Sherlock rolled his eyes. "Oh, yes, of course."
The doctor came in at that point, greeted them far too cheerily for the middle of the night, and carefully detached the hastily-applied bandage from Lestrade's forehead. No one on the pub football team was a doctor (he'd tried to ask John before, but John preferred rugby) and the bandage – which was probably not the right thing to do in the first place, but kept the blood out of his eyes until he could wave them all off, "I'm fine," and go and get it properly sorted – was given a sort of long-suffering look by the doctor and then tossed into the bin.
"Sorry," said Lestrade. "We were just trying to, you know. Stop the bleeding."
"Right," the doctor said, more interested in checking his pupillary reflexes than in hearing his explanations. "So tell me how it happened."
"He dove headfirst into a footballer," Sherlock offered.
"Dove into a footballer?" she asked.
"I fell, and he was going for the ball. It was an accident."
"Mmm-hmm. Sports injury," she wrote on the sheet of paper on her clipboard.

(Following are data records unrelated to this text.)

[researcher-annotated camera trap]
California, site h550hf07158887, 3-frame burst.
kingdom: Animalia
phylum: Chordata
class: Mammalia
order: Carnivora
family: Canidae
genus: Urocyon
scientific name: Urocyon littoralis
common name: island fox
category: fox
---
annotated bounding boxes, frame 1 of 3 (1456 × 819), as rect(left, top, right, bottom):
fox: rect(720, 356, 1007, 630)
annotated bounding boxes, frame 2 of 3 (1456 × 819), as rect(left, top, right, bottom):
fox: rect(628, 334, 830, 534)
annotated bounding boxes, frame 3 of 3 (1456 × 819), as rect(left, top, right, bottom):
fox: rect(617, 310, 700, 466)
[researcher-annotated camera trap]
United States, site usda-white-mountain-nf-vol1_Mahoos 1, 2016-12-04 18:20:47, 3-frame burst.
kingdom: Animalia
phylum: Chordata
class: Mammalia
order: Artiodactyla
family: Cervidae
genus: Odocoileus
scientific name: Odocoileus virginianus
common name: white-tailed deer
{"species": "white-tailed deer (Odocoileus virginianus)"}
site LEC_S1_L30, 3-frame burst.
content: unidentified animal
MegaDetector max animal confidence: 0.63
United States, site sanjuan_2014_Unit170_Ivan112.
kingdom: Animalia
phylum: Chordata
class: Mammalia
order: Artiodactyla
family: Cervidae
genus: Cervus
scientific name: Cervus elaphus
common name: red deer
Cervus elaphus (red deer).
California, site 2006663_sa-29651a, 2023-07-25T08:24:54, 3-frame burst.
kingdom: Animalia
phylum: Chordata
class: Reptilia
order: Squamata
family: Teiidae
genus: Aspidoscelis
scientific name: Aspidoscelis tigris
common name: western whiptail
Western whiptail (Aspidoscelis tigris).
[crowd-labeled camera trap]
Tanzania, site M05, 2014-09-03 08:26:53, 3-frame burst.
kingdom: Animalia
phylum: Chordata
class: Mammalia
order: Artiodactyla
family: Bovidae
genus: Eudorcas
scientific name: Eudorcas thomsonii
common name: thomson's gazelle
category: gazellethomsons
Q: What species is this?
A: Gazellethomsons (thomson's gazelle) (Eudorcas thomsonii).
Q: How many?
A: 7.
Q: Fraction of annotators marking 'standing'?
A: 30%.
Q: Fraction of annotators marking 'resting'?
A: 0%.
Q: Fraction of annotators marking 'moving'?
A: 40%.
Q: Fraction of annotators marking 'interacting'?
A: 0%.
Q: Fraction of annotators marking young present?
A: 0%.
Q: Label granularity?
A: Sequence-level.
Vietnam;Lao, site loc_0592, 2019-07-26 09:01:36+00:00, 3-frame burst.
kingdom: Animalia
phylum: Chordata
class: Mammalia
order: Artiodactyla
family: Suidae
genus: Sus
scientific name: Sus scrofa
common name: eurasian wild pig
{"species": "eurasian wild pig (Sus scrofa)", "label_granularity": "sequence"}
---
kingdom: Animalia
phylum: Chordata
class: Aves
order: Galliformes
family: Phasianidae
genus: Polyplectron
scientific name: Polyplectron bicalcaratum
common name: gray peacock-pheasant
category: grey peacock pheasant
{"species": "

"I think it's best we leave it at that."
"She's planning to propose, you know," Sherlock said to the doctor, watching her write.
"What?" Her cheeks went slightly pink, though, and Lestrade sighed.
"Leave off, Sherlock, it's too early in the morning."
"I simply thought she might want to know."
"You… Sherlock…" and Lestrade leaned back against the elevated head of the bed, laughing helplessly.
"What?" The detective looked equal parts confused and annoyed.
"You thought she… might want to know… in advance…"
"Yes."
"Sherlock, you asked me to marry you while you were hanging off a building by your fingertips. I was in the middle of a fight with an armed man!"
"And?"
The doctor was looking positively alarmed at this point, but every time Lestrade considered explaining, he thought of how he'd go about it and ended up dissolving into laughter again instead.
"My God, you are the most… clueless…"
"Hold still." She was stitching up the cut now, and he bit down on his lower lip and tried to stay as sober and motionless as he could for her sake. He couldn't help the suppressed giggle that ran through him, though, when he caught sight of the spark of mirth in Sherlock's eyes behind her. Yeah, he got the joke, even if he wouldn't admit it.
When she had finished, she cleaned up the wound, gave Lestrade one last look over, and nodded her approval for them to leave. As they went out through the open door, Sherlock said over his shoulder, "You should wear the yellow if you like it. Never mind what people think. People are idiots."
Lestrade stared at his husband as they headed down the corridor. He was a little unsteady on his feet – combination of head injury, exhaustion, and the lateness of the hour – and Sherlock offered him an arm for support, which he gratefully took.
"Sherlock, was that you actually… being nice to someone?"
"I am capable of it, you know."
"Of course I know. I've just never seen you do it without a good reason."
"I had a good reason. She was repairing my husband. Speaking of which, may I point out that, ridiculous as my proposal may have seemed to you at the time, it worked?"
"Oh… bloody hell, Sherlock, only because it was you."
"No," said Sherlock, and it might have been the fact that Lestrade had just taken a blow to the head, but he thought Sherlock looked faintly pleased, ghost of a smile on his face as they made their way back to the entrance. "Only because it was us."